Rien que de pouvoir affirmer  -  pas dans cet article mais cmme vous l'avez fait dans un commentaire, ailleurs -  et trouver normal que les juges jugent des dossiers et que la
vérité judiciaire ne oit pas pas la vérité réelle pose de mon point de vue un très sérieux problème sur la raison d'être de la justice ! Qui n'interesse évidemment pas que les
seuls juges et autres acteurs judiciaires mais bien tous les citoyens... Du moins tant qu'on croit être dans une démocratie...


Quand les juges se rendront-ils compte que notre justice est très gravement pathogène ? Mais le peuvent-ils ? Je crains que non sinon ils auraient déjà remédié à cet état de fait délétère pour
tous et pas seulement pour les justiciables "mécontents". La légèreté de ce terme par rapport à ce que vit la victime dune 'injustice par la justice elle-même, en dit long sur la pathologie auto
entretenue de ceux qui commettent ces forfaits en toute quiétude !


Je n'ai que peu d'illusion sur le fait que le CSM travaillerait sur les dossiers alors que les juges dans les juridictions ne le font pas .... Déléguant de fait l'autorité judiciaire qu'ils
sont pourtant les seuls à détenir, aux avocats et autres officiers ministériels via la fameuse foi du palais qui met d'ailleurs en exergue le peu de valeur ajoutée du juge qui devrait être
CONSIDERABLE au contraire...


Je défends l'indépendance des juges qui est la seule façon de contrer le pouvoir impressionnant du barreau associé au parquet dont les "arrangements" liberticides politiques ou non sont de
notoriété publique ... Alors quand la Chancellerie menace d'accélérer ou de freiner la carrière d'un juge, le justiciable se retrouve dans une nasse sans aucun droit. Aucun.
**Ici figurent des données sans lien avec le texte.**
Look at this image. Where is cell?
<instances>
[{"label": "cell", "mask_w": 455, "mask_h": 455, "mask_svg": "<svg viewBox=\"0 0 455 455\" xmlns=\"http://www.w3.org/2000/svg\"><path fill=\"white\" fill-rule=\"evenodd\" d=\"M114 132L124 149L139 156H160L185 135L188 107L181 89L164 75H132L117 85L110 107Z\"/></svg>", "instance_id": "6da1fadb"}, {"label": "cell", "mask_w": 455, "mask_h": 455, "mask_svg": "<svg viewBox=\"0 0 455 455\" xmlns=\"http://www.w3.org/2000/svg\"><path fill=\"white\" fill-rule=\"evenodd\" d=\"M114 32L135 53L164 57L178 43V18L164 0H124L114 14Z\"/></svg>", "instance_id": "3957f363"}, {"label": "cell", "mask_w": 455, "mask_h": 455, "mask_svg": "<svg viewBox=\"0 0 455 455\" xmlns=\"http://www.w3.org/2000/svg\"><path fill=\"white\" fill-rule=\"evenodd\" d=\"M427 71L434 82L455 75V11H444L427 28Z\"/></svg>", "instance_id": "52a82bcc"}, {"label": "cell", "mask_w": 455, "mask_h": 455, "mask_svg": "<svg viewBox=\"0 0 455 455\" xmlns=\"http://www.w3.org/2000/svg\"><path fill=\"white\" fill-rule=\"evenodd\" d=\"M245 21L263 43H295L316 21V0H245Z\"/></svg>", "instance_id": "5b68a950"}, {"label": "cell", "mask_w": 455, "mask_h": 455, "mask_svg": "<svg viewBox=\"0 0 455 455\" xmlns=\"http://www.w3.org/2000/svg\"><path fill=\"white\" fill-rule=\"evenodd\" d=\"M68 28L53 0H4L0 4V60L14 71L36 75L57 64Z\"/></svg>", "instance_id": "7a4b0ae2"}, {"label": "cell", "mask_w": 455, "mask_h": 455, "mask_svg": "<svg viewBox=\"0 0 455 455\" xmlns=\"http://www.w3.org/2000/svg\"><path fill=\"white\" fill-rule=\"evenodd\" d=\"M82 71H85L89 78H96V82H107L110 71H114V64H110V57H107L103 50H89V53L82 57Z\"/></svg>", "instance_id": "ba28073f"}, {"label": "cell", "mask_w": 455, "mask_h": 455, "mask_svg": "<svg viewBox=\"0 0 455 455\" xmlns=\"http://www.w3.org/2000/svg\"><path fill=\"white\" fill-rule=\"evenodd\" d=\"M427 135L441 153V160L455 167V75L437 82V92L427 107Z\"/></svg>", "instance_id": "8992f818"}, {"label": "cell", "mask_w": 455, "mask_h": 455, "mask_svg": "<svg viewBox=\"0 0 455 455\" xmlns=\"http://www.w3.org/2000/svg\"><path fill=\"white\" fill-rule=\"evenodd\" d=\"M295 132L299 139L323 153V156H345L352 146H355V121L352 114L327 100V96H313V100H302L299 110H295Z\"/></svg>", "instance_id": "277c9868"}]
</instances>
Ce qui permet à toutes sortes de voyous de le harceler et de le violenter de façon inqualifiable et dans l'indifférence générale.... C'est d'ailleurs cette indifférence-là qui est gravissime....
Mais je suis loin de la saisine du CSM, me direz-vous....Pas vraiment, vous l'aurez compris aussi.



JMT 26/01/2011 18:28



Quand on, sait de quelles bizarreries le CSM peut être l'auteur, l'inquiétude en procède tout autant que des foucades des plaideurs.